A hostage release, a huge propaganda coup, and, very likely, the end of the six-party negotiations:
The WSJ looks at
Paying Kim’s Price
Was Mr. Clinton’s visit the down payment for a larger set of American concessions?
We don’t begrudge the congratulations Bill Clinton deserves for saving the two journalists from what might have been a nightmare 12 years of hard labor; that was the sentence a kangaroo North Korean court imposed for allegedly blundering across its border with China in March. But the important question going forward is whether Mr. Clinton’s visit was merely the down payment Kim extracted from the Obama Administration for a potentially larger set of American concessions.
That question is hard to avoid given that Mr. Clinton was met at the Pyongyang airport by Kim Kye-gwan, North Korea’s top nuclear negotiator. North Korea may have had its own propaganda reasons for putting its diplomat in the photo-op, and the White House insisted that Mr. Clinton’s mission was strictly humanitarian and that he was not carrying any messages from President Obama. We hope that’s true.

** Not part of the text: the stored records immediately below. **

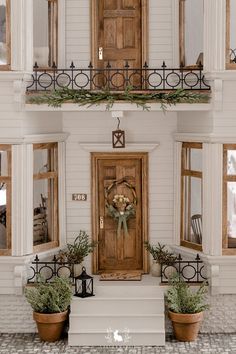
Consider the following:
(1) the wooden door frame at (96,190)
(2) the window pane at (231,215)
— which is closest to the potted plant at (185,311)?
(2) the window pane at (231,215)

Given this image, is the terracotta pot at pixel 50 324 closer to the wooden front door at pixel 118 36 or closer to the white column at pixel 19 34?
the white column at pixel 19 34

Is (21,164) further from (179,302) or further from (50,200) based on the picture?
(179,302)

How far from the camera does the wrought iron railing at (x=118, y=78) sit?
14359mm

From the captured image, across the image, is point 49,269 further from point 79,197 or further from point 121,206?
point 121,206

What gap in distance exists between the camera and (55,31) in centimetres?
1521

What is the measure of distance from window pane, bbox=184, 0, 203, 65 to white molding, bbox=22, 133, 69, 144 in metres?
2.92

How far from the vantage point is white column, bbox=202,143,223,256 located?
14.1 metres

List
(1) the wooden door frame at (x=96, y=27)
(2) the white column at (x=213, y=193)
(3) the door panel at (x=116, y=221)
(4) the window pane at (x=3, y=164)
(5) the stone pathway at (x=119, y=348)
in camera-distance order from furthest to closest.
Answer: (3) the door panel at (x=116, y=221) → (1) the wooden door frame at (x=96, y=27) → (4) the window pane at (x=3, y=164) → (2) the white column at (x=213, y=193) → (5) the stone pathway at (x=119, y=348)

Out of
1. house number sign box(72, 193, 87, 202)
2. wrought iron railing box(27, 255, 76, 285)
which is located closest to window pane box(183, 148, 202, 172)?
house number sign box(72, 193, 87, 202)

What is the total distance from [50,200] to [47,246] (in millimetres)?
946

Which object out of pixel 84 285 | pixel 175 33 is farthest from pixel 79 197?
pixel 175 33

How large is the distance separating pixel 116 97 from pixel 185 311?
13.7 ft

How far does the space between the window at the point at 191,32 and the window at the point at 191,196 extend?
173 centimetres

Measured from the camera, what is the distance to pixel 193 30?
1491cm
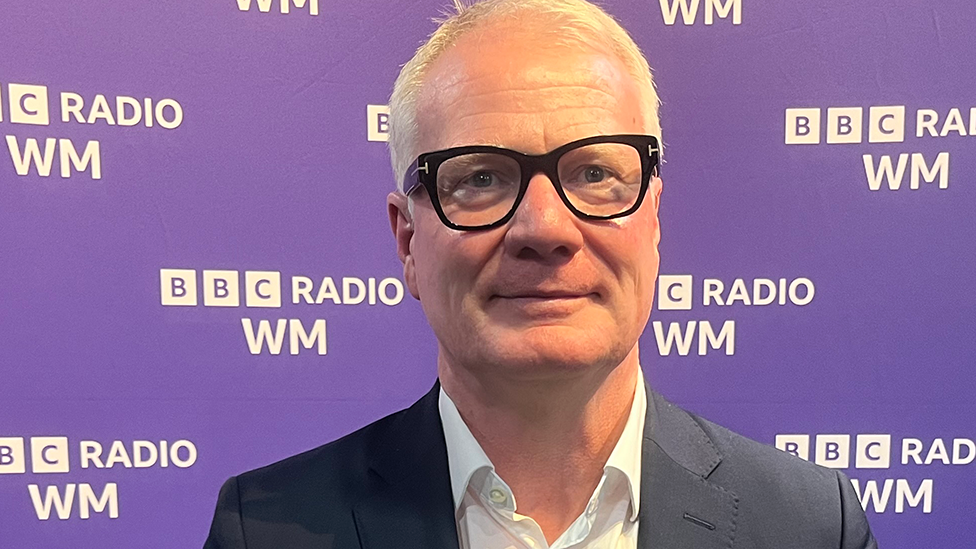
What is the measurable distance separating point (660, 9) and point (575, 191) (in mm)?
777

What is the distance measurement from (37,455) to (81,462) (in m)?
0.10

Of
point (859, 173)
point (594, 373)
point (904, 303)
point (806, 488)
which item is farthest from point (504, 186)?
point (904, 303)

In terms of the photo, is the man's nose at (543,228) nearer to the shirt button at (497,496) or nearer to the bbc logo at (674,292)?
the shirt button at (497,496)

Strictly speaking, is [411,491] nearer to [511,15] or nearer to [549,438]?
[549,438]

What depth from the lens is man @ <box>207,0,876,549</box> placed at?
77 cm

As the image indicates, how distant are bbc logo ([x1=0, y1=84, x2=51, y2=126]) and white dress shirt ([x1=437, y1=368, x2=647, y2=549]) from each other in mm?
1097

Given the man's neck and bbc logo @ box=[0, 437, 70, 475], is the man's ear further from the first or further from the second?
bbc logo @ box=[0, 437, 70, 475]

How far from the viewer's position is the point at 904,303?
1408mm

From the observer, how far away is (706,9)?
135cm

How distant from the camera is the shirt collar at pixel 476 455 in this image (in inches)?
35.6

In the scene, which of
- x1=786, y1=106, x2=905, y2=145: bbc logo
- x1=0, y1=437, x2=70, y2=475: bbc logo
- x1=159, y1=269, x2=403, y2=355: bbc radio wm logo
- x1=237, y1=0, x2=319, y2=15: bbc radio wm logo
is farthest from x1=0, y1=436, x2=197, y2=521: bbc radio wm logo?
x1=786, y1=106, x2=905, y2=145: bbc logo

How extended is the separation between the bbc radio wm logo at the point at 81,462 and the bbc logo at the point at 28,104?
0.68 metres

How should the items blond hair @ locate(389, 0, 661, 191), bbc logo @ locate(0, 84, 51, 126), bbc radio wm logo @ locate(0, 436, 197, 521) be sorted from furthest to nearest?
bbc radio wm logo @ locate(0, 436, 197, 521) < bbc logo @ locate(0, 84, 51, 126) < blond hair @ locate(389, 0, 661, 191)

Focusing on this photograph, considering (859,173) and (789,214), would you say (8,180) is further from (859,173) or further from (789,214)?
(859,173)
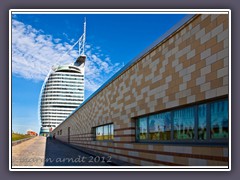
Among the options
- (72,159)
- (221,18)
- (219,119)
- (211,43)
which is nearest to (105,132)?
(72,159)

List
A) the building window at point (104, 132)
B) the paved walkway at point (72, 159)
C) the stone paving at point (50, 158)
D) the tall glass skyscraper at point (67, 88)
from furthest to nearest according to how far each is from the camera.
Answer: the tall glass skyscraper at point (67, 88), the building window at point (104, 132), the paved walkway at point (72, 159), the stone paving at point (50, 158)

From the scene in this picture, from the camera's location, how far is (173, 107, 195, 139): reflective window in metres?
8.84

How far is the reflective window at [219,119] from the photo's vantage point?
735 centimetres

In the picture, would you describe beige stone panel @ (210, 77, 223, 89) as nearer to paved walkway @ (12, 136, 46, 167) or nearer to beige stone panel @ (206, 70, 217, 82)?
beige stone panel @ (206, 70, 217, 82)

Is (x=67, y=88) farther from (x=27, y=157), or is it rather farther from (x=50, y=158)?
(x=27, y=157)

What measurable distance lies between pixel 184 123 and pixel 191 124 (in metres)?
0.37

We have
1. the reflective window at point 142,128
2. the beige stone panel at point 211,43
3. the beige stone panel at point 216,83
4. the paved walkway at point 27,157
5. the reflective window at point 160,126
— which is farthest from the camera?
the reflective window at point 142,128

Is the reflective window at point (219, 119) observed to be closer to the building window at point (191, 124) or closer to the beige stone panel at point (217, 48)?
the building window at point (191, 124)

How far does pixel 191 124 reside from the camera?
8.84 meters

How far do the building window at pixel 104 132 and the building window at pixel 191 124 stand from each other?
500 centimetres

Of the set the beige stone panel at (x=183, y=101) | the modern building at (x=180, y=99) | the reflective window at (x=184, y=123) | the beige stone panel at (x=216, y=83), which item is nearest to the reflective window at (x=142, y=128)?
the modern building at (x=180, y=99)

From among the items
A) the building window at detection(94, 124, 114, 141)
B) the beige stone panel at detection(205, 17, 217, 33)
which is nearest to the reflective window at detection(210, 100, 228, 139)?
the beige stone panel at detection(205, 17, 217, 33)
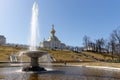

Yet Mr. Clinton’s visit is a message unto itself. It will bolster Kim’s bid to dissolve the six-party negotiations in favor of the direct talks with the U.S. he has long sought. It will also dismay some in South Korea and Japan, which have their own hostages in North Korea and will wonder why Mr. Clinton couldn’t obtain their release as well.
If it turns out that if a new nuclear negotiation really was begun during Mr. Clinton’s visit, it will also send the signal to North Korea that the worse its behavior, the more it stands to gain from the U.S. And it will mean that Kim’s price will be even higher to spring the next American hostages.
For years the North Koreans have wanted one-on-one negotiations with the US. They have them now.
Darleen congratulates Mr. Clinton, and waits for the other shoe to drop.